The second way to fail to meet the standard is to denounce the right things, but to do so in a lame and/or cacophonous fashion. I have listened to at least one Christian rap album that, to be honest, was less pleasurable to me than three root canals in a row would have been. But how does a poor performance wreck or discredit a genre? I have listened to some horrendous Christmas music in my day also, but still love Christmas music. Certain forms of rap are moving and powerful, and I really think that should be recognized by all hands.

But other forms make me think angsty white boys from the burbs are trying to become angry black men from the hood, and as soon as the sales mark in upscale malls went past its first billion dollar mark, the whole thing turned vanillaician. So the standards for the genre must not be cash and popularity . . . but I am afraid that in many ways they are.

This means the whole thing has turned out too popular to remain prophetic in any meaningful sense for very long, and the only thing that could keep it from collapsing in a sudden pop culture heat death would be something like Reformed theology. Of course, wise rappers who labor in line with this truth will have to contend with the whole young, restless and Reformed thing as quite possibly our variant on the white, angsty thing. You know, being badass with Bavinck in the burbs. With the decree that disturbs. The way J.I. Packer blurbs all these books on my shelf.

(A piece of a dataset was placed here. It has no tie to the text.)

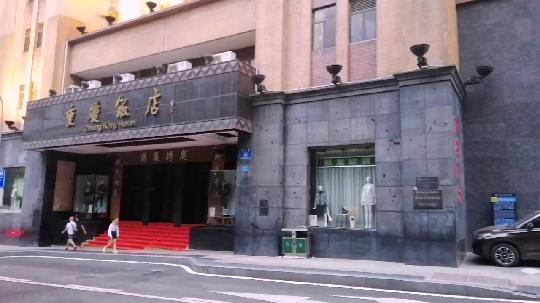 【重庆饭店】(图)_婚宴预订/菜单价格-重庆 - 到喜啦移动版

And because it has become so popular, we have to deal with the fact that there are plenty of people who listen to it non-stop, all the time. But why on earth would any healthy person want to listen to angry denunciations all the time? Even if the denunciations were correct? There is a time for such anger, but it is not 24-7. Not good for your head, man. If someone else enjoys rap occasionally, in between blues, jazz, and waltzes, then the picture is quite different. Music goes with life, and a well-ordered life should not have the emotional anger knob stuck on eleven.

Second, an unspoken assumption in a lot of discussions like this is that if we “approve” of a certain form of music, then the next move is to insert that music into the public worship of God. This may have been what the panelists, in their responses, were pushing against, and it would make their criticisms more palatable to me if so — but nobody came out and said it.

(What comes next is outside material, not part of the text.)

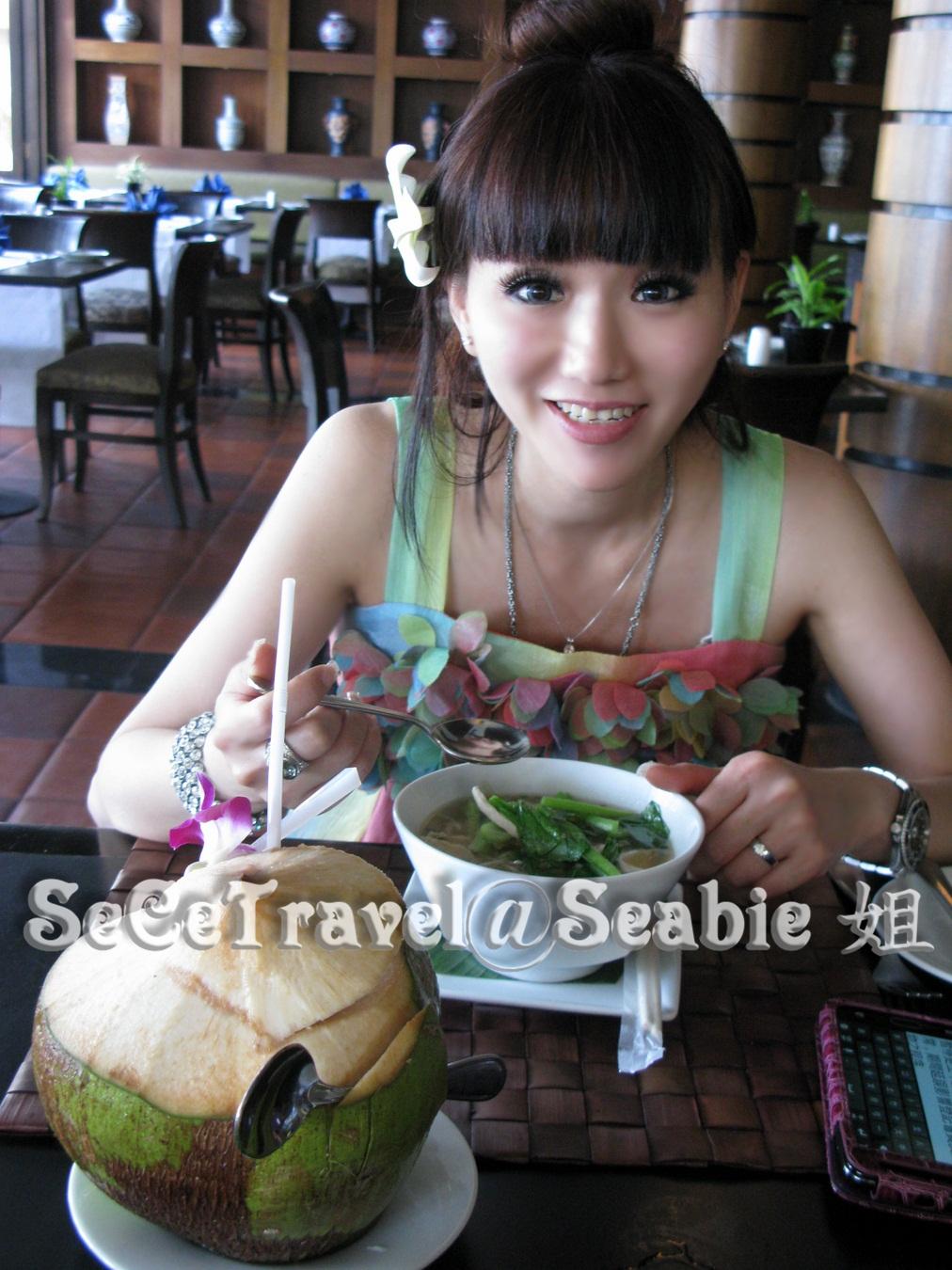 SeCeTravel-Seabie 姐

Moore takes the time to ask what rap is doing, what it is naturally good at. Having said this, we also have to ask what a worship service is supposed to be doing. There are all kinds of music that I really enjoy, but that I would not want to see as any part of public worship of God. This is because of a principle that one of the panelists cited, which is that form matters. The form of the music matters, and the form of a worship service matters. They don’t always go together. The fact that I “like” something is not sufficient grounds for presenting it to God on Sunday morning. Cain liked his crop, but God received Abel’s offering. It was fine for Cain to like his crop, but not fine for him to present it.

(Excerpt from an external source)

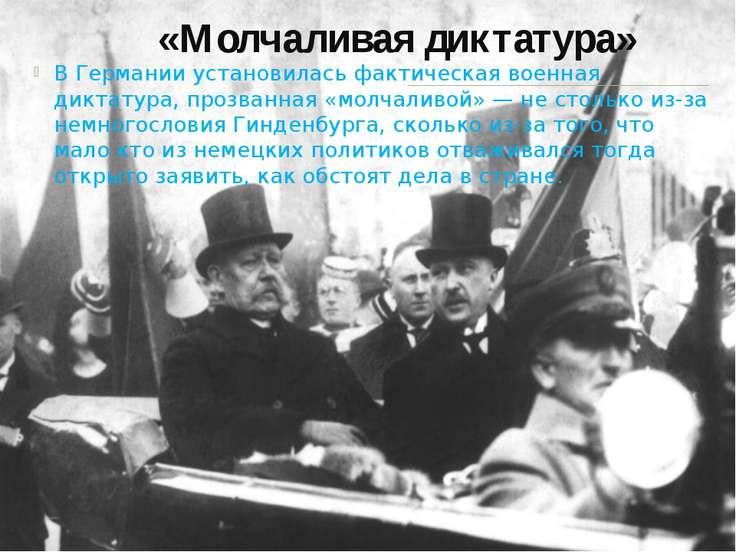 «Молчаливая диктатура» В Германии установилась фактическая военная диктатура,...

So to accept a form of music is not the same thing as accepting it for worship, and rejecting a song for worship is not the same thing as rejecting it for the playlist you have in your car. I like kindergarten birthday party music, military marches, slop kettle piano blues, and don’t ever want any of them for the offertory. They wouldn’t fit. They don’t go.

At the same time, I agree with Moore that rap aligns naturally with imprecation, and consequently a rap song is more likely to be a contender at some point for a place in worship than, say, the wheels on the truck go round and round. But even here I would want to be careful.

Churches that accept imprecation too readily are most likely to be the kind of churches that don’t know what spirit they are of. And second, our church-wide confusions about the meaning of music for the Lord’s Day mean that we are not yet mature enough to handle a question like this. We should labor to recover the musical heritage of the church as the first step in adding to it — and we are all of us a long way away from that.

So, bottom line, be careful with your playlists. And, if you are a worship leader, be very careful with them. Make careful distinctions. With rap music, enjoying the good stuff is not the same thing as being pulled off by the rap tide.